Is she in town, or is she --
She's in town. She's -- I love her, she's a sweet kid. But there's my son, who works at Macchus and Ben, said she's a sociopath. She can't rel -- there's something deep back up there. She can't rationalize. So we're making the best of it.
Uh-huh. Yeah. Before we get to the pictures, is there anything you'd like to add that we didn't cover in the interview? Any final thoughts about how the war has affected you or how your time in the service affected your life?

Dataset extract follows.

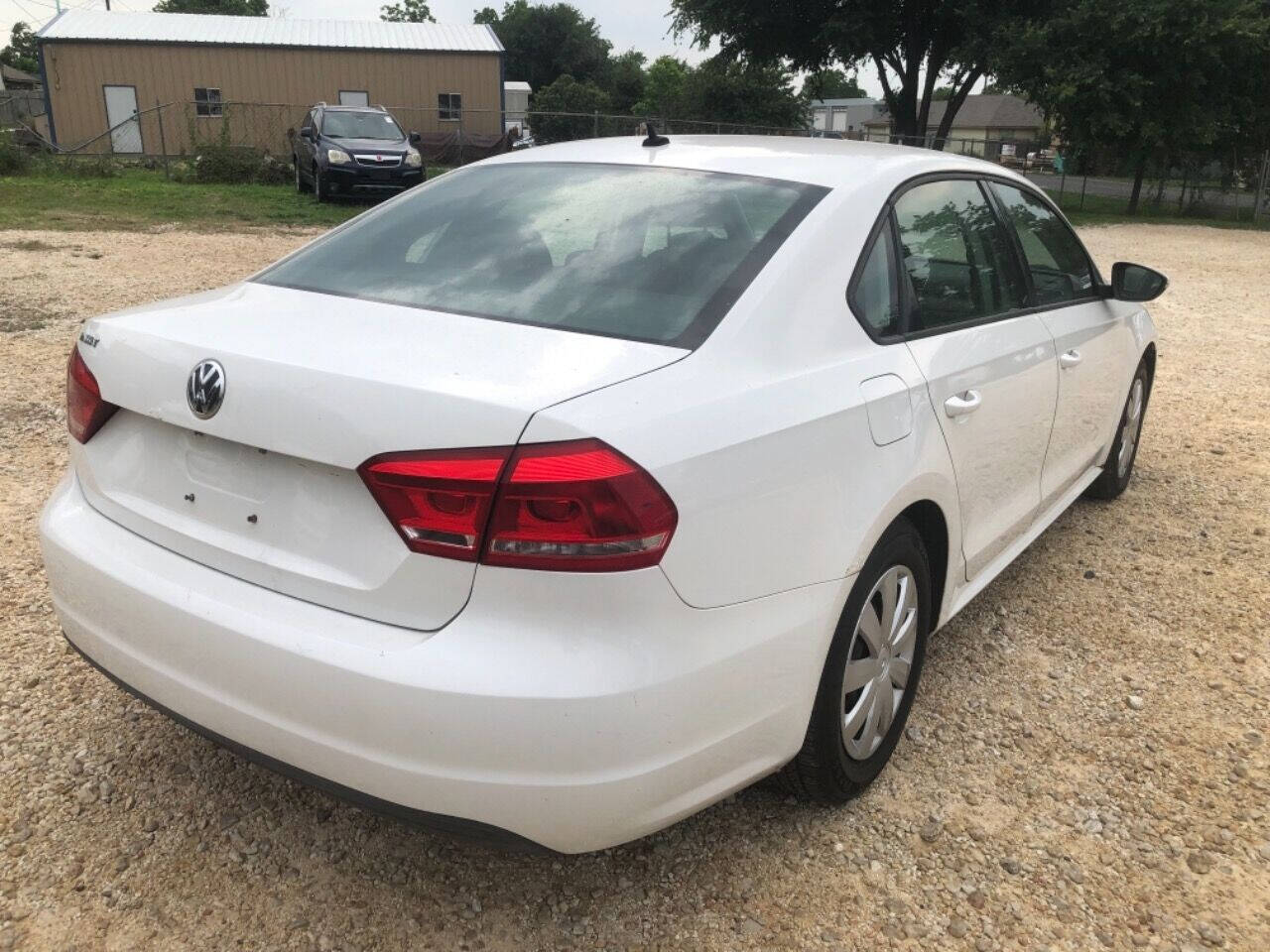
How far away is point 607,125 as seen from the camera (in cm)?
2969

Yes. I guess I was a very lucky person. I seem to -- I'll put it this way: All my friends in that special service force on December 3rd were all wiped out. It seemed that I just -- before a disaster would happen they'd move me someplace else. I -- I -- it's made me think about it a lot. Not of my own doing, but they -- they -- I'd get my orders. Okay. I just thank God I'm alive. As far as war and everything, I'm not a big champion of war. I -- I really appreciate what our armed forces are doing. I think they're great. I'm a champion of them. But I don't want them to be used -- misused. I respect all these fellows. And I don't want them to send in or be sent into a war just for some political thing. I don't like war. And I -- I some of these friends of mine in the force who I got together -- I belong to the Force Association -- told me all their things in Italy. And there's got to be a good reason for war, as far as I'm concerned. So let's say -- I admire our military. But politically, I hope they're never misused. (A slide show of photographs was shown.)
And that's a picture of your wife, right?
Right.
That's the commando group?
Yeah, that was my platoon.
Where are you?
We are at the Mike Horse Mine up in -- near Lincoln, Montana.
At Fort Henry -- William Henry Harris?
Yeah. I might say we were the only outfit that was ever allowed to wear shorts as our uniform. (At this point, the recording ended.)